• Görev Hakkında
Alıntı metni güncelle: "Siz hiç, bayram" sözlerinden "Ne var peki?.." sözlerine kadar olan her şeyi yeniden yaz ve bu bölümde "salonları" geçen her yerde onun yerine "mekânları" kullan.

• Alıntı Metin
* * * * *
Binnaz hanım!.. Bu ülkede haklı olmak yetmez!..
Siz hiç, bayram ya da yılbaşı geceleri gecelik konaklama fiyatı kişi başına 400 lira olan otellerde Melihat Gülses konseri ....
ADNAN BERK OKAN
Daha çok ve daha yeni opera
salonları…
Daha çok ve daha yeni konser salonları…
Daha çok ve yeni tiyatro salonları…
Daha çok ve yeni sinema salonları…
Daha çok ve daha kaliteli, görselliği boşlamayan
filmler…
Daha çok yeni yazarların yeni oyunları…
Var mı?..
Yok…
Ne var peki?..
Daha çok .rospu...
Daha çok travesti...
Daha çok kavga...
Daha düzeysiz, kalitesiz ve "ben sanatçıyım" diye
şişinen; boyu, kalçası ve
memeleriyle film çeviren, şarkı söyleyen
bet sesli, detone hatun…
Daha çok .ezevenk…
Daha çok .bne…
Daha çok, daha çok, daha çok…
Affınıza sığınmak istiyorum...
Çünkü az önce usta aktör Zafer Ergin’in karısı
Binnaz Ergin'in VATAN Gazetesi’ne
verdiği özel demeci okudum...
Zaten pek akıllı değilim, iyice kaçırdım keçileri..
Bakın ne diyor Binnaz Ergin:
“Aciz bir kadın değilim, artık yeter. Erkekler 10 yaş
genç ya da 10 cm uzun diye bir kadını tercih edecek olsalardı o
zaman dünyanın düzeni değişirdi. Bu işler boyla posla olmaz. İnsan
kendinden utanır, ‘hata ediyorum’ der vazgeçer.
Ama bu tip kadınlar insanların hayatlarına asalak gibi yapışıp,
oradan besleniyorlar. Bu kadın da bizim hayatımıza
yapıştı.”
Hayatlarına yapışan kadının adını vermeyeceğim…
Çünkü konum da derdim de o kadın değil…
Benim derdim başka…
Benim derdim; hak edenler yerine, hak etmeyen, sanatın
gerekliliklerinden nasibini almamış ama Allah’ın
fiziki güzellik verirken fazla bonkör, zekâ ve yetenek verirken
hasis davrandığı kadınlar…
Ve o kadınlara değer verip onları şımartan değerli(!) halkımız…
“Halkın suçu ne?” demeyin?..
Unutmayın ki film yapımcıları, gazinocular birer işadamıdırlar…
Öncelik kârdır onlar için…
Kâr ise iş yapan filmle, reyting (reklâm) getiren
diziyle olur…
Halk, gerçek sanatçıyı değil, yüzü, kıçı, kalçası, memeleri
güzel kadın görmek istiyor ekranda, beyaz perdede ya da
gazino sahnesinde…
Halkımız gerçek sanatçı değil; boyu 1.85’in
üstünde, geniş omuzlu, kız kadar güzel yüzlü
delikanlıları izlemek istiyor…
Gidin gazinolara bakalım kişi başı 300 lira
ödeyerek “şarkıcı” diye kimleri dinliyorlar?..
* * * * *
• Gösterilen Bilgiler
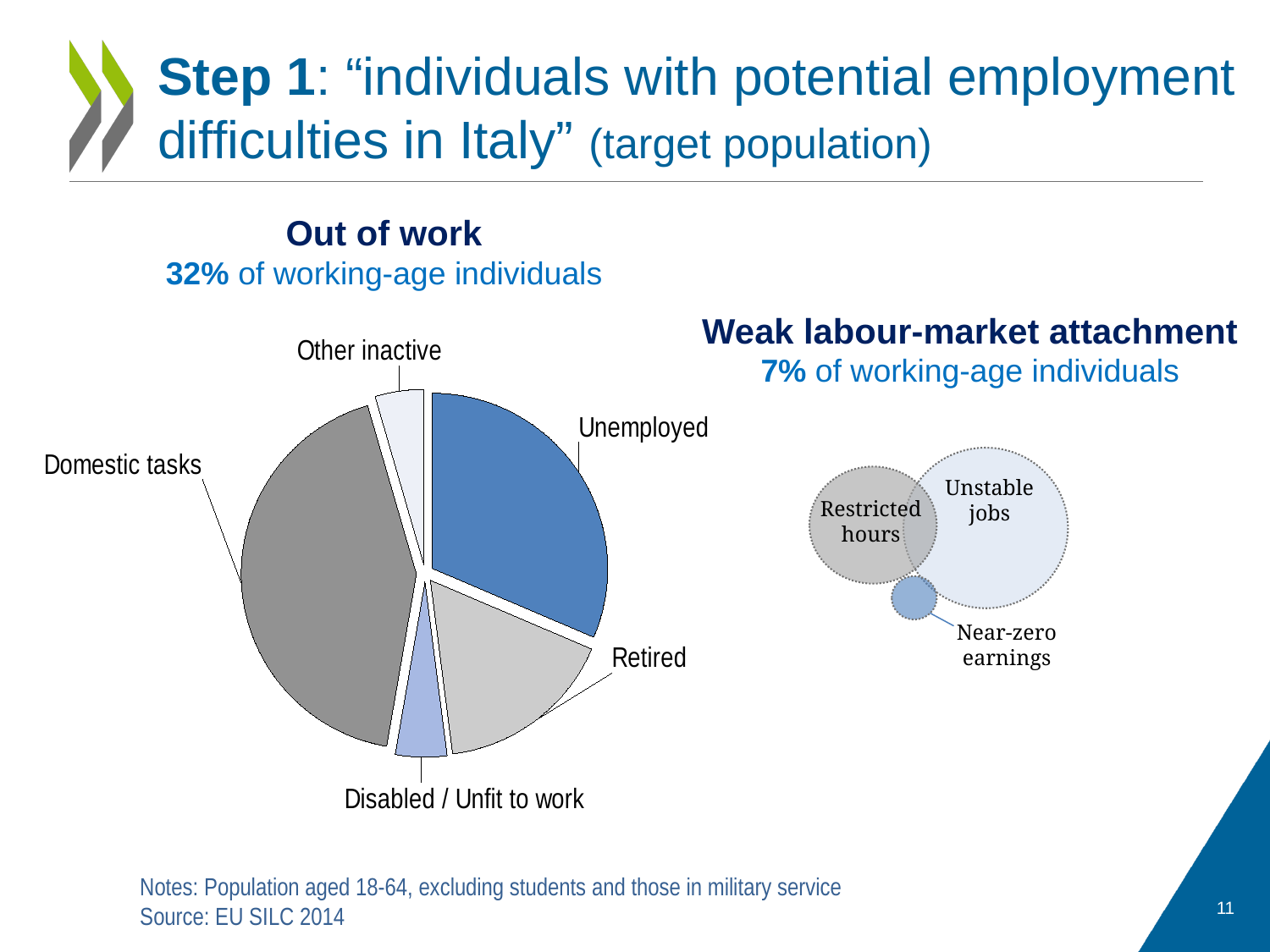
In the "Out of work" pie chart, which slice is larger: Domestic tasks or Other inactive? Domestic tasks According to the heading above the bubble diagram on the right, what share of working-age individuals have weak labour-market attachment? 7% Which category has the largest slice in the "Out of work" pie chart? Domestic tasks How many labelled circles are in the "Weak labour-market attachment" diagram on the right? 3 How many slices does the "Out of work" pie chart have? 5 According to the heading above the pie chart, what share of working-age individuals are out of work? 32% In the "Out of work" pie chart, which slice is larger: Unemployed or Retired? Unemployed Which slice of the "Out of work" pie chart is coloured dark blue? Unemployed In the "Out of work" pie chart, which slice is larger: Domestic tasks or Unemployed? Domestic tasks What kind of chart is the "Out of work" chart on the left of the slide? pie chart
* * * * *
• Yazılı Yanıt
Siz hiç, bayram ya da yılbaşı geceleri gecelik konaklama fiyatı kişi başına 400 lira olan otellerde Melihat Gülses konseri ....
ADNAN BERK OKAN
Daha çok ve daha yeni opera
mekânları…
Daha çok ve daha yeni konser mekânları…
Daha çok ve yeni tiyatro mekânları…
Daha çok ve yeni sinema mekânları…
Daha çok ve daha kaliteli, görselliği boşlamayan
filmler…
Daha çok yeni yazarların yeni oyunları…
Var mı?..
Yok…
Ne var peki?..